Prologue
Le Club, Santa Monica Boulevard – West Hollywood
Il est presque une heure du matin quand nous remontons sur la petite scène pour un dernier set. Nous avons déjà pas mal picolé et aussi beaucoup fumé, mais ça, on a l’habitude. Martin s’installe derrière ses caisses et Jeff enlace sa contrebasse. Moi, je me remets au clavier. Martin frappe ses baguettes et nous attaquons My Foolish Heart de Bill Evans. La salle a déjà commencé à se vider, ne restent que les vrais amateurs ou les types trop bourrés pour rentrer chez eux. Comme je m’apprête à faire signe à Jeff de lancer son chorus, celui-ci fait un imperceptible mouvement du menton, désignant le bar. Ça fait plus de dix ans qu’on joue ensemble, nous nous comprenons sans avoir à nous parler. Je tourne la tête et je les vois.
Les deux types détonnent dans le paysage, pas le style des spectateurs habituels de la boîte. Le premier est taillé comme une armoire, debout, accoudé au bar et doit mesurer près de deux mètres. Son compagnon est plus petit, il est assis sur un tabouret et boit une bière. Tout de suite, je sens que ces gars-là ne sont pas venus pour la musique et il y a d’autres rades plus accessibles pour boire un coup.

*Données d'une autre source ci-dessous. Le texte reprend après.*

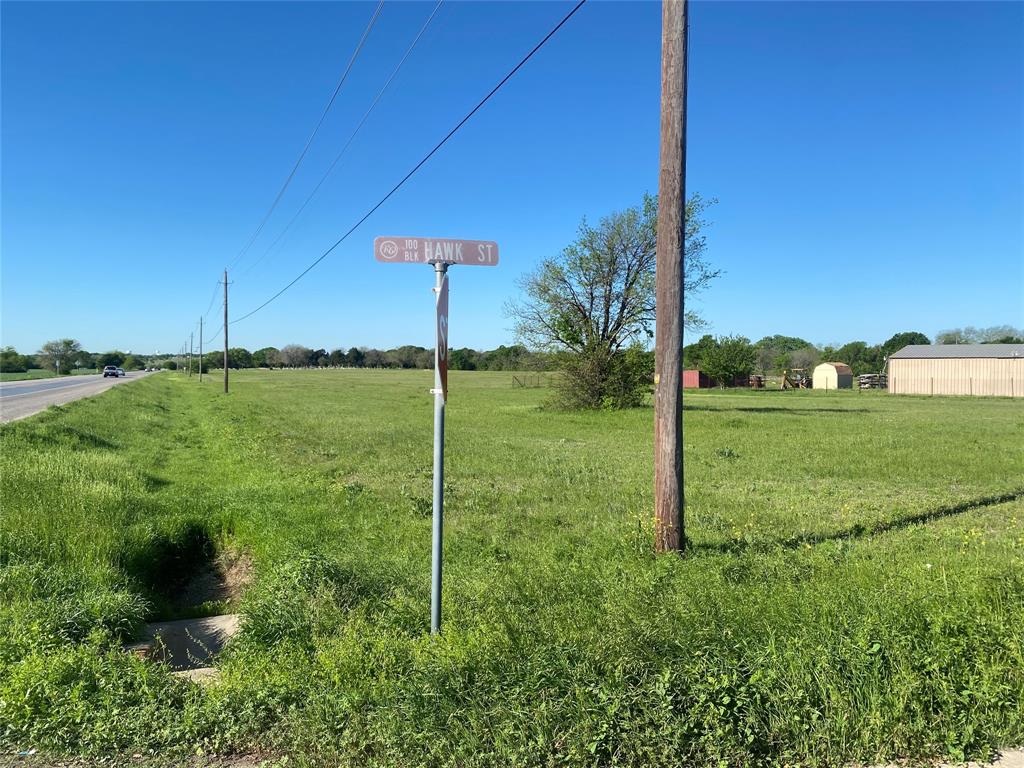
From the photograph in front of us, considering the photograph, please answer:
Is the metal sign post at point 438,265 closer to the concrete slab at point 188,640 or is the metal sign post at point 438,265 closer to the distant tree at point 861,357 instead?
the concrete slab at point 188,640

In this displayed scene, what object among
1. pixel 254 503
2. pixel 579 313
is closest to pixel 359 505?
pixel 254 503

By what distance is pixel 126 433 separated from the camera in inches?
736

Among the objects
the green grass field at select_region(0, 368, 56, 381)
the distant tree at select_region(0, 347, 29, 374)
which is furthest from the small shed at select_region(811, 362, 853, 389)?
the distant tree at select_region(0, 347, 29, 374)

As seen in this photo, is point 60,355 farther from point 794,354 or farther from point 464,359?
point 794,354

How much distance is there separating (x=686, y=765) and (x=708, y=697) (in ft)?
1.19

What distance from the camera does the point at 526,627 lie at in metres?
4.17

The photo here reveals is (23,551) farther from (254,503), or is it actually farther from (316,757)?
(316,757)

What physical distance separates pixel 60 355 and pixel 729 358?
449ft

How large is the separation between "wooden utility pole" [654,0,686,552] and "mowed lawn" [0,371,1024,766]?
0.57m

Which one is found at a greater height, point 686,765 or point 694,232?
point 694,232

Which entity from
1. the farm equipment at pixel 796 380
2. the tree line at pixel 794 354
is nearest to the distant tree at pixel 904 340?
the tree line at pixel 794 354

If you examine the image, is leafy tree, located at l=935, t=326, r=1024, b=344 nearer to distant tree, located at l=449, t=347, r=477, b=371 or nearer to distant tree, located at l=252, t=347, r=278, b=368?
distant tree, located at l=449, t=347, r=477, b=371

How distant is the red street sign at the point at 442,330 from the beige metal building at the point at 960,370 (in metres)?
67.2

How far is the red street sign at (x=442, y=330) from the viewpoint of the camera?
13.4ft
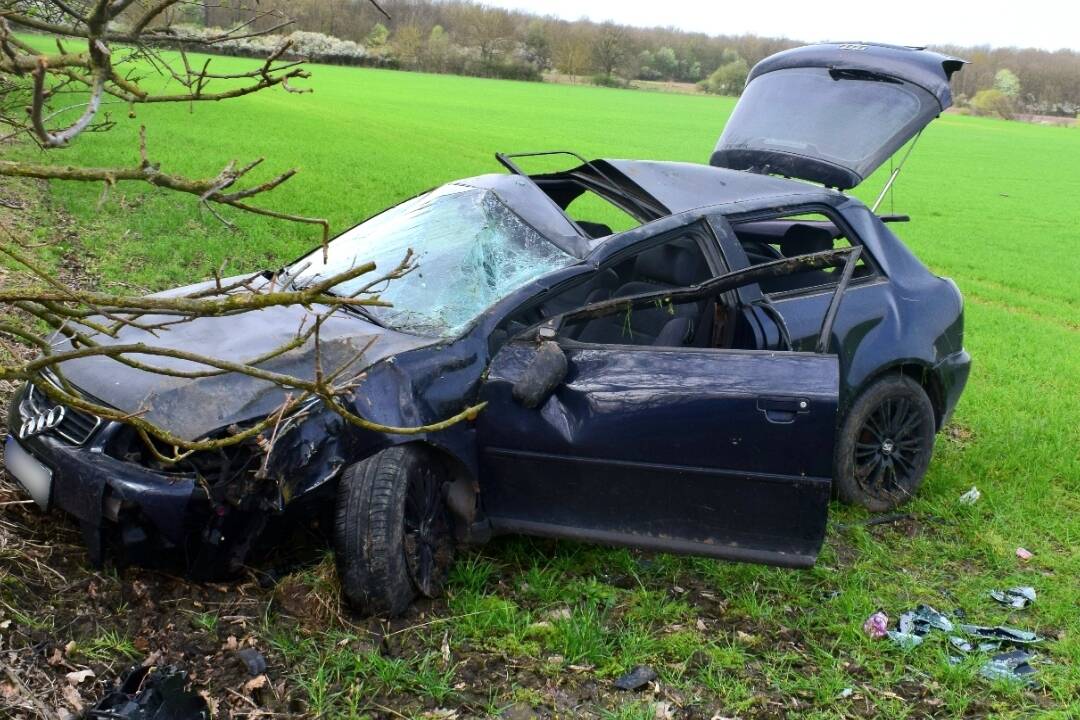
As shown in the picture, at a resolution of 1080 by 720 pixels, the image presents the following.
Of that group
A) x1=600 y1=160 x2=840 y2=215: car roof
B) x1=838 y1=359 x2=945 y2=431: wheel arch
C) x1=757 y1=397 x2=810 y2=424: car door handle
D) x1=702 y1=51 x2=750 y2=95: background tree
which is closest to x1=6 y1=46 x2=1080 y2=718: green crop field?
x1=838 y1=359 x2=945 y2=431: wheel arch

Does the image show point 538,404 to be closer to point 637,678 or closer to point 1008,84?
point 637,678

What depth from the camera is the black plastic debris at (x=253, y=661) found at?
3.33 meters

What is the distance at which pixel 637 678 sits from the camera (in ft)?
11.7

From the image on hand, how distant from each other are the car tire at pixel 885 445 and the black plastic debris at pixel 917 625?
2.96 feet

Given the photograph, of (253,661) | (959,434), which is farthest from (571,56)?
(253,661)

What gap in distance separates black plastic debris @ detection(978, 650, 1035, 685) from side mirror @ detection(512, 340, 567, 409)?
1.95 meters

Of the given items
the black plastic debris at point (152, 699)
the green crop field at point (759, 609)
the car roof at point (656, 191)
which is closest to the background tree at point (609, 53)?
the green crop field at point (759, 609)

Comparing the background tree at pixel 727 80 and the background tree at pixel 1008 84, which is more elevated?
the background tree at pixel 1008 84

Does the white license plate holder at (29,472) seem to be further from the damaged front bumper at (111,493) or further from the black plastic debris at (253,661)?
the black plastic debris at (253,661)

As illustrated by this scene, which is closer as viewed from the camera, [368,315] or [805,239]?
[368,315]

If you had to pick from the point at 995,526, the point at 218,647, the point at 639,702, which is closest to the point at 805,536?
the point at 639,702

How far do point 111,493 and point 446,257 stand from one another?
71.1 inches

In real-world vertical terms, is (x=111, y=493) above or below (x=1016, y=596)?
above

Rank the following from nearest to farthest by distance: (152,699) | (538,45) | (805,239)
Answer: (152,699) < (805,239) < (538,45)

Nous enchaînons avec Reunion Blues d’Oscar Peterson et Fly Me to the Moon. Les deux gars s’enfilent des verres sans rien se dire. Je ne vois pas chez eux ces petits mouvements de la tête ou du corps que font les spectateurs qui se laissent porter par le rythme et je n’aime pas ça. On joue encore trois ou quatre morceaux avant de nous arrêter et saluer les rares personnes encore présentes. Jeff range sa basse et me rejoint au bout du bar. Je suis en train de discuter avec Jerry, le patron. Jerry et moi, on se connait depuis plus de vingt ans. Il essuyait déjà les verres quand j’ai commencé à monter sur scène un peu avant la fin de la fac. Depuis il a monté sa boîte, Le Club, avec des majuscules, sur Sunset Boulevard. Ses affaires tournent bien et on continue à passer régulièrement chez lui. J’ai montré les deux types à l’autre bout du zinc.
« Connais pas, je ne les ai jamais vus. Pas le style des habitués.
— C’est ce que me disais aussi, lui répondis-je. Des flics ?
— Ça m’étonnerait, à moins que t’aies fait une connerie…
— Ils se déplaceraient pas à deux heures du mat’ pour un stationnement interdit. »
On boit encore un verre ou deux avec Jeff et Martin puis on se quitte sur le trottoir. J’allume une cigarette en attendant mon Uber. C’est à ce moment que les deux hommes viennent vers moi.